Уходя, Клим попросил Злыдня проводить их, чтобы стражники видели, что расстались они по-хорошему.

Эту ночь Фокей находился у своих воев и никуда не отлучался; Клим — около больной Софии, их все видели. Но никто не видел, как освобождением Иохима и Анны занимался Василий Бугай с двумя молчаливыми знакомцами, которые за деньги и хорошую выпивку отца родного не пожалеют. Один из них был отменным лучником, так что у Злыдня убежать надежды не было.

Злыдень соблюдал договорённость до самого момента сближения лодок. Тут он вдруг, изловчившись, стукнул железной уключиной по голове своего помощника. Тот ткнулся за борт, Василий насилу его выловил и напустился на Злыдня:

— Ты что, очумел?! Не хватало нам утопленников ещё!
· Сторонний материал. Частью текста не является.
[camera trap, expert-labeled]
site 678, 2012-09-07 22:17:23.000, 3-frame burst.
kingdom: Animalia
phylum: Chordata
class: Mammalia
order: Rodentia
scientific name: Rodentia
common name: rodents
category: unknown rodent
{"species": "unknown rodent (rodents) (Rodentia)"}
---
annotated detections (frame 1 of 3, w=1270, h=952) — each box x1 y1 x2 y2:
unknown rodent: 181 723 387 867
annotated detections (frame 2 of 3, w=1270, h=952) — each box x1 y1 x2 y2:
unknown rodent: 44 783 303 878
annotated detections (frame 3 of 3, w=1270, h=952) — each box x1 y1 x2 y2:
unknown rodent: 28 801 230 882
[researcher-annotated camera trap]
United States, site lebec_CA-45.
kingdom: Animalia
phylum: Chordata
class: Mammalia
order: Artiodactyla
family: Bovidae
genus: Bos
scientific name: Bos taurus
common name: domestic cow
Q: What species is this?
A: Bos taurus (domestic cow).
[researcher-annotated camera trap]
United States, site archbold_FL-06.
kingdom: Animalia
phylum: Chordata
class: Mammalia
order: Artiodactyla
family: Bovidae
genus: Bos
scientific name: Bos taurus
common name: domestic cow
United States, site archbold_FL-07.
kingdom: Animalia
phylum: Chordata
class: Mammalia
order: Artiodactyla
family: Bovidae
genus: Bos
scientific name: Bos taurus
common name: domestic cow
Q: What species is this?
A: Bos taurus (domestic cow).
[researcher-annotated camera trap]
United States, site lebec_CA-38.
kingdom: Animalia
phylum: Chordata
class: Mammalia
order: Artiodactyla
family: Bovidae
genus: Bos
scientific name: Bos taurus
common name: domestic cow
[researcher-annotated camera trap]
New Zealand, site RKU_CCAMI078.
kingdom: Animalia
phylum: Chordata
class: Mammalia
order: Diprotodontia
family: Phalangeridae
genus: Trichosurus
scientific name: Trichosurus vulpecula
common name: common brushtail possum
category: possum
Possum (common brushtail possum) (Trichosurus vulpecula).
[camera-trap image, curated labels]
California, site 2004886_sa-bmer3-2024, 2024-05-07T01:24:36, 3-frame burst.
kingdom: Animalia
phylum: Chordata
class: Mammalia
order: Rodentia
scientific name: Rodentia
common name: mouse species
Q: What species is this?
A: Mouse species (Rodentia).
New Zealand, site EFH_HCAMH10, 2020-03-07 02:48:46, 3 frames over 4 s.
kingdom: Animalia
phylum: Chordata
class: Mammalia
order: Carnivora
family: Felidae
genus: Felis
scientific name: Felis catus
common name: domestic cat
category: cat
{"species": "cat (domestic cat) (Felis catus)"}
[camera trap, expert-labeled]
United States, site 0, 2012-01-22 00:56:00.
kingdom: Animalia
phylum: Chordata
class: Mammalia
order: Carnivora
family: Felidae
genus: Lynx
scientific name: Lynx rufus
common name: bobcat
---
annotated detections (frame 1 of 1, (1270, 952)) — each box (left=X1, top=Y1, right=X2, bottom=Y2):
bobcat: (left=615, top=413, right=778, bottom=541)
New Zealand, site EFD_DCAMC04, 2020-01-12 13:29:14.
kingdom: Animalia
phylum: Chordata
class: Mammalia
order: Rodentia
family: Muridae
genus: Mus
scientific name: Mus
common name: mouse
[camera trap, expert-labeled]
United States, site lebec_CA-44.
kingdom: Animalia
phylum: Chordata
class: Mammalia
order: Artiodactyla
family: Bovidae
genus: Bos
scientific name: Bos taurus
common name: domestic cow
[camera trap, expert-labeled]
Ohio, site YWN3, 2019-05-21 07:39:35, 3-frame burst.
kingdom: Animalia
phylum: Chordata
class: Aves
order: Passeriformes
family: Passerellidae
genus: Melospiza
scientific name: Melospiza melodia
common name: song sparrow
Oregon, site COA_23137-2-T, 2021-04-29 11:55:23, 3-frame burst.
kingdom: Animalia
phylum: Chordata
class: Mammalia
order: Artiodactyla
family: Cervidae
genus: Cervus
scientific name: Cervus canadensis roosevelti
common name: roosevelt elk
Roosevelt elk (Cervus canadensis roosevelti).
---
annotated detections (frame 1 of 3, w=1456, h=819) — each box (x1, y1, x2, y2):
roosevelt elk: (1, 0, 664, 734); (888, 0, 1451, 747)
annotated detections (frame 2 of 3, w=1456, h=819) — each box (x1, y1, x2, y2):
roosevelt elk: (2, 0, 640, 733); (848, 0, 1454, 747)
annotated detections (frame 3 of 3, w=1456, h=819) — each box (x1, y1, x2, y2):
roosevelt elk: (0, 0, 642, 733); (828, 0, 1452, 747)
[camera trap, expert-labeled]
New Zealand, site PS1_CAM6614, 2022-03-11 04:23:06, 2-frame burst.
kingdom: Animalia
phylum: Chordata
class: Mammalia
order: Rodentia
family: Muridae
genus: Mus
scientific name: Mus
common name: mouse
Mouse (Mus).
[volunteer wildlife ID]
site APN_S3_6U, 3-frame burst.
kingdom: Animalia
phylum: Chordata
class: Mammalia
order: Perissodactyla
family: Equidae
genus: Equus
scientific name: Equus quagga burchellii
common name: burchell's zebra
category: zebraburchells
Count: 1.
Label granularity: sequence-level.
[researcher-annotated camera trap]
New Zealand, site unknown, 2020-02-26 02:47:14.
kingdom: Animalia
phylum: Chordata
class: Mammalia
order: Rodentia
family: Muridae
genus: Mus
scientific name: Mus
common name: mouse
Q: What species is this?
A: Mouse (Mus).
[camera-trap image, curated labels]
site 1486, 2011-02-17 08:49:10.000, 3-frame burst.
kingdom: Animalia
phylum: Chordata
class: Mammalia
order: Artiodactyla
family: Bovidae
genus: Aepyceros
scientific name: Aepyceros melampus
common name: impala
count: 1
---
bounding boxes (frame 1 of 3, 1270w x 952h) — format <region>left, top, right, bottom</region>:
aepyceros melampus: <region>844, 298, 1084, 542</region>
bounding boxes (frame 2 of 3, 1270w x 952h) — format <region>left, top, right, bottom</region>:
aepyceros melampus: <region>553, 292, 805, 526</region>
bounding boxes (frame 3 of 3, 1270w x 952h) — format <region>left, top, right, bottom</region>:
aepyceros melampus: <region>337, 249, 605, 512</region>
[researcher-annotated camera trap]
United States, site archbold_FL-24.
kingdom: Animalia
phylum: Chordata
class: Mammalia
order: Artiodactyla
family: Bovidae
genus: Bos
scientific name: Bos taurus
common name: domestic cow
— Спокойнее, ежели послухов меньше! — пробурчал Злыдень.

Скованные Иохим и Анна неудобно сидели обнявшись. Казалось, они не замечали, что происходило вокруг них, не поняли, что их освободили от оков. Послушно перешли в другую лодку, сели на корме и опять обнялись, готовые ко всему.

И вот тут опять начал буйствовать Злыдень. Ни с того ни с сего он с кулаками бросился на Василия, тот отшвырнул его, но кат вновь напал. Василий теперь уже с силой ударил того, нацеливаясь в грудь, но кат, Василий мог поклясться в этом, подставил морду. Из его носа хлынула кровь, тем не менее Злыдень полез вперёд и ударил Василия. Разумеется, Бугай рассвирепел и избил ката. Когда тот повалился на дно лодки, Василий услыхал хрипение:

— Ой! Как же ты дерёшься страшно! Вот Бугаи!.. Нет теперь надобности вязать нас... Ой!

Один из спутников определил:

— Хитёр, вражина! Всякому видать, что бился до последнего! Да и тебя, Вась, обкровенил!

Поутру Злыдень приковылял в приказную избу, даже не умывшись, — все видели синяки и грязь, в бороде ошмётки кровяные, свитка в тёмных пятнах. Яков шарахнулся от него, когда тот повалился в ноги, завопив:

— Прости Христа ради, Яков Аникиевич! Не уберёг сестру твою! Напали! Её увезли, а со мной вон как разделались. Судак же, помощник мой, без памяти валяется!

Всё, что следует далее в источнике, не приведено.